| Hi HN — I built a bit-for-bit deterministic analytics engine. It runs classical ML pipelines (normalization → canonical transform → deterministic K-Means) with zero nondeterminism: • no floating-point divergence
• no randomness
• no environment drift
• no timestamp or locale sensitivity
• Docker-pinned numeric behavior
• reproducible across machines, OSes, and hardware The OSS drop includes: • deterministic ingest + normalization
• deterministic K-Means (Iris + Wine)
• golden-reference hashes
• cross-machine reproducibility tests
• 3-machine ingest demo video
(direct download: https://github.com/bryanziehl/prima-veritas/releases/downloa...
)
• MIT license + full docs + architecture diagrams If you work in ML, science, infra, or compliance, you already know how painful nondeterministic pipelines are.
This project is a first “Hello World” toward a broader deterministic verification kernel. Feedback, critique, or reproducibility tests welcome — especially on different machine architectures.

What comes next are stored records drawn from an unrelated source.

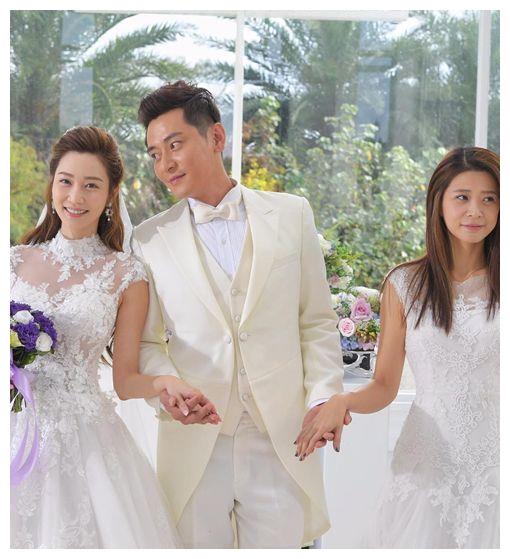 曾莞婷|炮仔声|陈冠霖_新浪网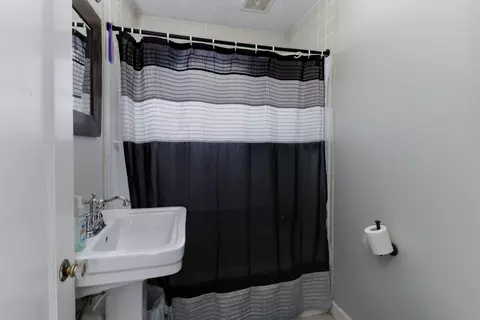 Bath - 207 E Park St, Danvers, IL 61732 photo 1 of 1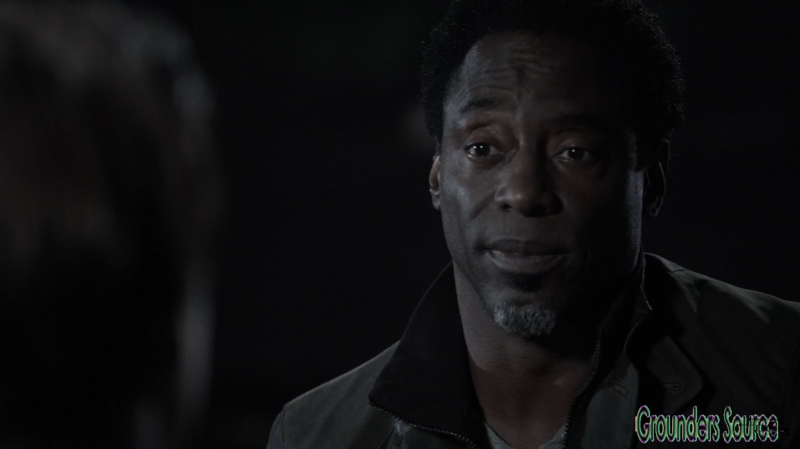 The 100 Wanheda Part One Season Three-511
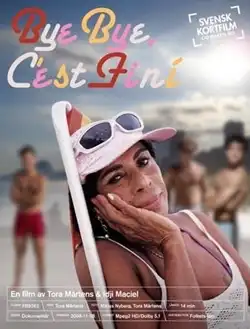 Watch and Download Bye bye c'est fini 1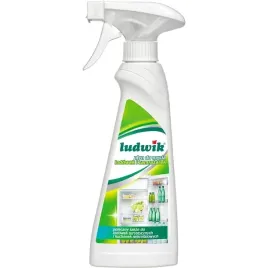 plyn-do-mycia-lodowek-i-zamrazarek-250-ml-ludwik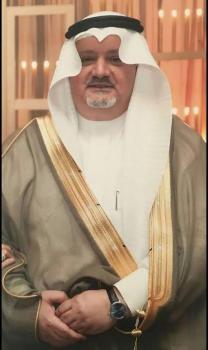 السفير بجاكرتا لـ«اليوم»: ترتيب رحلات لتسهيل عودة المواطنين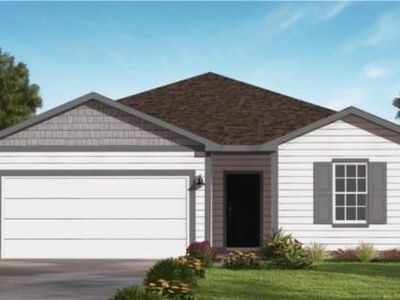 27031 E Oak View Dr, Lees Summit, MO, 64086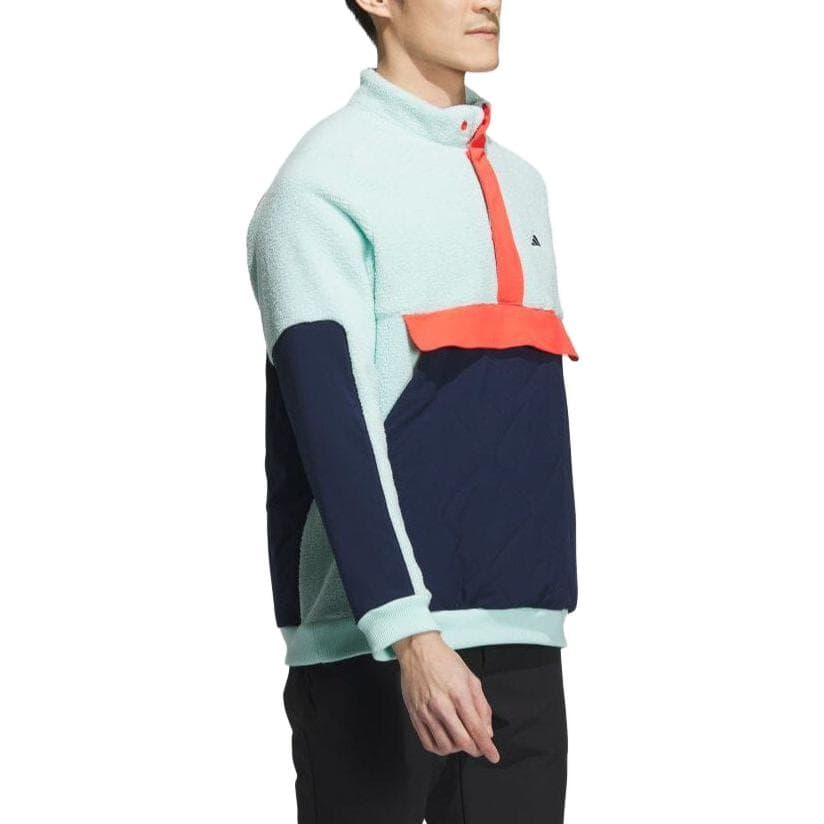 Куртка adidas - изображение 3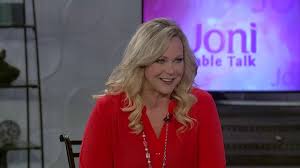 Dreams Visions Jane Hamon Joni Table Talk Joni Lamb Dreams And Visions Table Talk Joni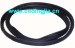 WEATHERSTRIP-SIDE WINDOW 84621A80D00-000 / 94587194 FOR DAEWOO DAMAS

Happy to answer anything live. |
=== Prima Veritas OSS — Hash Check (iris) ===
normalized → MATCH Expected: EF28EA082C882A3F9379A57E05C929D76E98899E151A6746B07D8D899644372F Actual: EF28EA082C882A3F9379A57E05C929D76E98899E151A6746B07D8D899644372F
kmeans → MATCH Expected: DA96D0505BCB1A5A2B826CEB1AA7C34073CB88CB29AE1236006FA4B0F0D74C46 Actual: DA96D0505BCB1A5A2B826CEB1AA7C34073CB88CB29AE1236006FA4B0F0D74C46
Hashcheck PASSED — outputs match golden hashes.
---------
Next step is probably benchmarking this against sklearn? Accuracy comparison and performance hit from all the rounding operations. Anyone here working in maritime auditing, medical data, or other regulated stuff - would you actually use something like this? Trying to figure out if crypto- verifiable analytics is solving a real problem or just a cool technical exercise.